Working data.
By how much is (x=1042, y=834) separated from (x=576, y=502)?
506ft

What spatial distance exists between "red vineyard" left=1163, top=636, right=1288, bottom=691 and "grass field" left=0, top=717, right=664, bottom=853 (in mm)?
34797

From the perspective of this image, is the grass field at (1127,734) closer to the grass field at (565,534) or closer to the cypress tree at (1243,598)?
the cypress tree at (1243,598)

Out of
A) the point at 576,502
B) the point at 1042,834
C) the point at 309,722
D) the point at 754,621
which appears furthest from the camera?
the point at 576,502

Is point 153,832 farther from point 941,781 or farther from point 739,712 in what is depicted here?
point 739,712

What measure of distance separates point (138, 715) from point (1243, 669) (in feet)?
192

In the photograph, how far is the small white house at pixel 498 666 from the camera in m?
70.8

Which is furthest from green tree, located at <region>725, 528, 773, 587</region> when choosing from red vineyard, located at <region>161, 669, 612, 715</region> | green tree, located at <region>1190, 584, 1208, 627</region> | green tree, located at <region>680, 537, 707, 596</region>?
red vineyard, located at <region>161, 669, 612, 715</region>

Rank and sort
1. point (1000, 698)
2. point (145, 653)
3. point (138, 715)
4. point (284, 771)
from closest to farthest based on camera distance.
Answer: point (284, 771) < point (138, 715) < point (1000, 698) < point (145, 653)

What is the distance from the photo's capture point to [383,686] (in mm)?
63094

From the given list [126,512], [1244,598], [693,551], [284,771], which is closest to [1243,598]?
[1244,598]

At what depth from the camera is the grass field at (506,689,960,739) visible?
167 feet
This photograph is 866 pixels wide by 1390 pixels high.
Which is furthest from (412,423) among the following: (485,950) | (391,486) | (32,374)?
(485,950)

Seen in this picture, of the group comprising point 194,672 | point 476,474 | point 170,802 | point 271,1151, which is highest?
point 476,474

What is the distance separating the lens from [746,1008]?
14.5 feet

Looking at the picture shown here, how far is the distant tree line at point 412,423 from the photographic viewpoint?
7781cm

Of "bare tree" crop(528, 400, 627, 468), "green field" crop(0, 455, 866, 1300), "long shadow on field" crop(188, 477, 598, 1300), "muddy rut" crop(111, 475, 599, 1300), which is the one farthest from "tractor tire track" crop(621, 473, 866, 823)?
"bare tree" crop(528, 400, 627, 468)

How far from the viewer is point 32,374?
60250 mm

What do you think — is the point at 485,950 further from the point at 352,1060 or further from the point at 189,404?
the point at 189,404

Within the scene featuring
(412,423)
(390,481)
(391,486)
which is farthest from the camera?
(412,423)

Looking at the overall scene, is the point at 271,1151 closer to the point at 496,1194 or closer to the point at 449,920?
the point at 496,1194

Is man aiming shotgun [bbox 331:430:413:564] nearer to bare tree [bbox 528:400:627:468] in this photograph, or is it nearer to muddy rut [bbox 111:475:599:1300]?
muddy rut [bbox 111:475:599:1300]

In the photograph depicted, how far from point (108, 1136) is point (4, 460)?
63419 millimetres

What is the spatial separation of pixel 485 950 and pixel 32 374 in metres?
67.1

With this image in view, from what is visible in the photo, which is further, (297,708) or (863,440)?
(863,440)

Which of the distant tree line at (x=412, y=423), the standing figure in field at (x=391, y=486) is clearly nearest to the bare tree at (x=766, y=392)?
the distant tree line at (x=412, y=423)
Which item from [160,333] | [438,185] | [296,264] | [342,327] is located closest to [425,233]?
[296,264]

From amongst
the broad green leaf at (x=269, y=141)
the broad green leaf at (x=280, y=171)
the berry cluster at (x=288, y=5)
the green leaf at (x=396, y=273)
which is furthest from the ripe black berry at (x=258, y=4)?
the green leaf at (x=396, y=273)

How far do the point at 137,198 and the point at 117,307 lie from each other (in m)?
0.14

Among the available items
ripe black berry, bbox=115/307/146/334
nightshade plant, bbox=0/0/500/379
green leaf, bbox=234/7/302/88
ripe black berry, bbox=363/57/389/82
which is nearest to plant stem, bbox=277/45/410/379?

Your objective. Please repeat the listing exactly, with nothing left out.

The reply.
By how much is (x=1042, y=834) separated from (x=576, y=502)?
506ft

What spatial distance exists between "red vineyard" left=1163, top=636, right=1288, bottom=691 and "grass field" left=0, top=717, right=664, bottom=853 (in mm)?
34797

From the perspective of this image, is the grass field at (1127,734) closer to the grass field at (565,534) or closer to the cypress tree at (1243,598)?
the cypress tree at (1243,598)

Out of
A) the point at 576,502
B) the point at 1042,834
C) the point at 309,722
D) the point at 754,621
which appears furthest from the camera?
the point at 576,502

Is point 153,832 farther from point 941,781 or farther from point 739,712 in what is depicted here?
point 739,712

What measure of distance separates point (138, 715) from point (1243, 669) (in feet)?
192

In the photograph, how far is the small white house at pixel 498 666 from the camera in m?
70.8

Which is furthest from green tree, located at <region>725, 528, 773, 587</region> when choosing from red vineyard, located at <region>161, 669, 612, 715</region> | green tree, located at <region>1190, 584, 1208, 627</region> | green tree, located at <region>680, 537, 707, 596</region>?
red vineyard, located at <region>161, 669, 612, 715</region>

Rank and sort
1. point (1000, 698)
2. point (145, 653)
3. point (138, 715)
4. point (284, 771)
from closest to farthest based on camera distance.
Answer: point (284, 771) < point (138, 715) < point (1000, 698) < point (145, 653)

What is the distance from the photo's capture point to [383,686] (in mm)?
63094

From the given list [126,512], [1244,598], [693,551], [284,771], which is closest to [1243,598]?
[1244,598]

At what depth from the camera is the grass field at (506,689,960,739) visible?
167 feet
This photograph is 866 pixels wide by 1390 pixels high.
Which is furthest from (412,423) among the following: (485,950) | (391,486) | (32,374)?
(485,950)

Seen in this picture, of the group comprising point 194,672 | point 476,474 | point 170,802 | point 271,1151, which is highest?
point 476,474

What is the distance separating the lens from [746,1008]?
14.5 feet

Looking at the picture shown here, how far is the distant tree line at point 412,423 from the photographic viewpoint?
7781cm

Of "bare tree" crop(528, 400, 627, 468), "green field" crop(0, 455, 866, 1300), "long shadow on field" crop(188, 477, 598, 1300), "muddy rut" crop(111, 475, 599, 1300), which is the one farthest from "tractor tire track" crop(621, 473, 866, 823)?
"bare tree" crop(528, 400, 627, 468)

How far from the viewer is point 32,374?
60250 mm

What do you think — is the point at 485,950 further from the point at 352,1060 or further from the point at 189,404?
the point at 189,404

Within the scene featuring
(412,423)
(390,481)
(391,486)
which is farthest from the camera?
(412,423)

Looking at the overall scene, is the point at 271,1151 closer to the point at 496,1194 or closer to the point at 449,920?
the point at 496,1194

Is man aiming shotgun [bbox 331:430:413:564] nearer to bare tree [bbox 528:400:627:468] in this photograph, or is it nearer to muddy rut [bbox 111:475:599:1300]?
muddy rut [bbox 111:475:599:1300]

In the photograph depicted, how far from point (108, 1136) is point (4, 460)?
63419 millimetres

What is the spatial separation of pixel 485 950 and pixel 32 374 in metres?
67.1

With this image in view, from what is visible in the photo, which is further, (297,708) or (863,440)?
(863,440)

Which of the distant tree line at (x=412, y=423), the standing figure in field at (x=391, y=486) is clearly nearest to the bare tree at (x=766, y=392)?
the distant tree line at (x=412, y=423)
Which item from [160,333] | [438,185] | [296,264] | [342,327] is located closest to [425,233]?
[296,264]

From amongst
the broad green leaf at (x=269, y=141)
the broad green leaf at (x=280, y=171)
the berry cluster at (x=288, y=5)
the green leaf at (x=396, y=273)
which is furthest from the ripe black berry at (x=258, y=4)?
the green leaf at (x=396, y=273)

How far do the point at 137,198 and the point at 117,307 lie from each other (in m)?
0.14

Among the available items
ripe black berry, bbox=115/307/146/334
nightshade plant, bbox=0/0/500/379
green leaf, bbox=234/7/302/88
ripe black berry, bbox=363/57/389/82
which is nearest to plant stem, bbox=277/45/410/379?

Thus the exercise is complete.